C Perry, B Phillips, M Matthews, D Caruso
diverticulitis, medicine, native american, surgery, young
C Perry, B Phillips, M Matthews, D Caruso. Acute Diverticulitis in a 19 yr. Old Native American Male. The Internet Journal of Gastroenterology. 2000 Volume 1 Number 2.
Diverticulosis, most commonly described as a disease
Afflicting elderly patients, is believed to be a consequence of prolonged
Increased intracolonic luminal pressure with mucosal herniations occurring at
Arterial branch points. Recent reports indicate an increasing incidence of
Diverticular disease in younger patients accustomed to a westernized diet.
The native american population has traditionally been relatively free of
Diverticular disease, however, this subgroup may be experiencing a shift in
Disease onset based upon dietary influences. Presented is a case of acute
Diverticulitis of the sigmoid colon in a nineteen year old native american
An obese, nineteen year old, Native American male (BMI 43.1kg/m2) presented with a one day history of crampy abdominal pain, diarrhea, and a temperature of 38.3( C. Physical exam revealed voluntary guarding of bilateral lower quadrants. The patient was diagnosed with gastroenteritis and treated conservatively with clear liquids, antacids, and Tylenol (r) with codiene. Three days later, he returned with colicky abdominal pain localized to the left lower quadrant, and a temperature of 38.6(C. A fullness of the left lower quadrant was noted with an associated psoas sign and a guiaic negative rectal exam. Laboratory studies were significant for a leukocytosis of 19,000. Standard radiographs of the abdomen were non-specific. He was admitted with a presumptive diagnosis of diverticulitis. Aggressive fluid resuscitation, broad spectrum antibiotics, and bowel rest with peripheral parental nutrition were initiated.
Computerized tomography of the abdomen and pelvis exhibited inflammatory changes of the sigmoid colon with an associated phlegmon [See Figures 1 & 2]. Resolution of the patient’s symptoms occurred after one week. Nonetheless, his white blood cell count rose to 20,400. Barium enema revealed narrowing of the sigmoid colon, a single diverticulum, and extravasation of contrast [See Figure 3].
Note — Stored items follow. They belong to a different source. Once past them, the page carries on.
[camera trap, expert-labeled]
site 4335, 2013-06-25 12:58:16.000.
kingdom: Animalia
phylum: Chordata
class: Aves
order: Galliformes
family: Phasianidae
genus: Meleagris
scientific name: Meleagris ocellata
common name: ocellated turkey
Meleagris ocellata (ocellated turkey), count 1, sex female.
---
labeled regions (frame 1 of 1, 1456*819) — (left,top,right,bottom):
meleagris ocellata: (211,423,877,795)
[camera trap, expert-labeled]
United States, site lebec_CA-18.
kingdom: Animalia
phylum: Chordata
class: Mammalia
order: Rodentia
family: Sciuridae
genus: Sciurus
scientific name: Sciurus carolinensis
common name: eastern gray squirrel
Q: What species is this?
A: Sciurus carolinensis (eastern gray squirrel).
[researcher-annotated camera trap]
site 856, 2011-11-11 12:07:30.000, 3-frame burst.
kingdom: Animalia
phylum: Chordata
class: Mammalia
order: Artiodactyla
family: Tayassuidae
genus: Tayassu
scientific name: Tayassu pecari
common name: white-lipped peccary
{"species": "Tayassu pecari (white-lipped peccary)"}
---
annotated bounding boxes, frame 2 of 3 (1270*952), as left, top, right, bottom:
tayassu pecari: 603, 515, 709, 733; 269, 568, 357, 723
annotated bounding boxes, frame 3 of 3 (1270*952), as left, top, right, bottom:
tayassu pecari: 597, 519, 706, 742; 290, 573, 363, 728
The patient was taken to the operating theater for an exploratory laparotomy. Upon opening the peritoneum, a large quantity of purulent fluid and a nine centimeter segment of necrotic sigmoid colon was discovered. A sigmoid colectomy, end-colostomy, Hartmann’s procedure, and an incidental appendectomy were performed. The patient was discharged on post operative day six and his recovery has been unremarkable to date.
Diverticulitis is classically diagnosed clinically with fever, acute abdominal pain possibly with fullness localized to the left lower quadrant, and leukocytosis as demonstrated by our young native male. Definitive studies include computerized tomography, barium enema, and colonoscopy. Abdominal tomography is helpful in the initial evaluation to delineate potential areas of inflammation, abscesses, or associated abdominal pathology. With failure of conservative therapy, barium enema can be utilized to confirm the diagnosis. If symptoms resolve yet rectal bleeding persists, colonoscopy is considered mandatory to rule out carcinoma. Treatment varies depending upon presentation. Conservative therapy with broad spectrum antibiotics is often successful in treating mild exacerbations and can be initiated upon initial presentation as done for our patient. Operative intervention is indicated for those patients who present with signs of peritonitis, hemorrhage, or fail medical therapy.
Of those patients presenting with diverticular disease, 2.5% are reported to occur in the population younger than age 40.1, 2 In this age group, diverticulitis is initially misdiagnosed in up to 70% of cases.3 The disease may act with greater virulence in the young and is associated with a higher incidence of morbidity and mortality.4,5,6,7,8 Those under fifty years of age are also more likely to fail conservative management. 9
Epidemiologists have long considered diets low in fiber as a possible etiologic factor in the development of diverticular disease. 10,11 In patients younger than forty, obesity and gender may also be contributing factors with men more frequently afflicted than women (2:1).12,13 The role of ethnicity has been debated. However, in the southwestern United States, obese Hispanic males represent the majority of those treated for diverticulitis under the age of forty. The incidence of this disease in the Native American population has yet to be characterized and may deserve further investigation.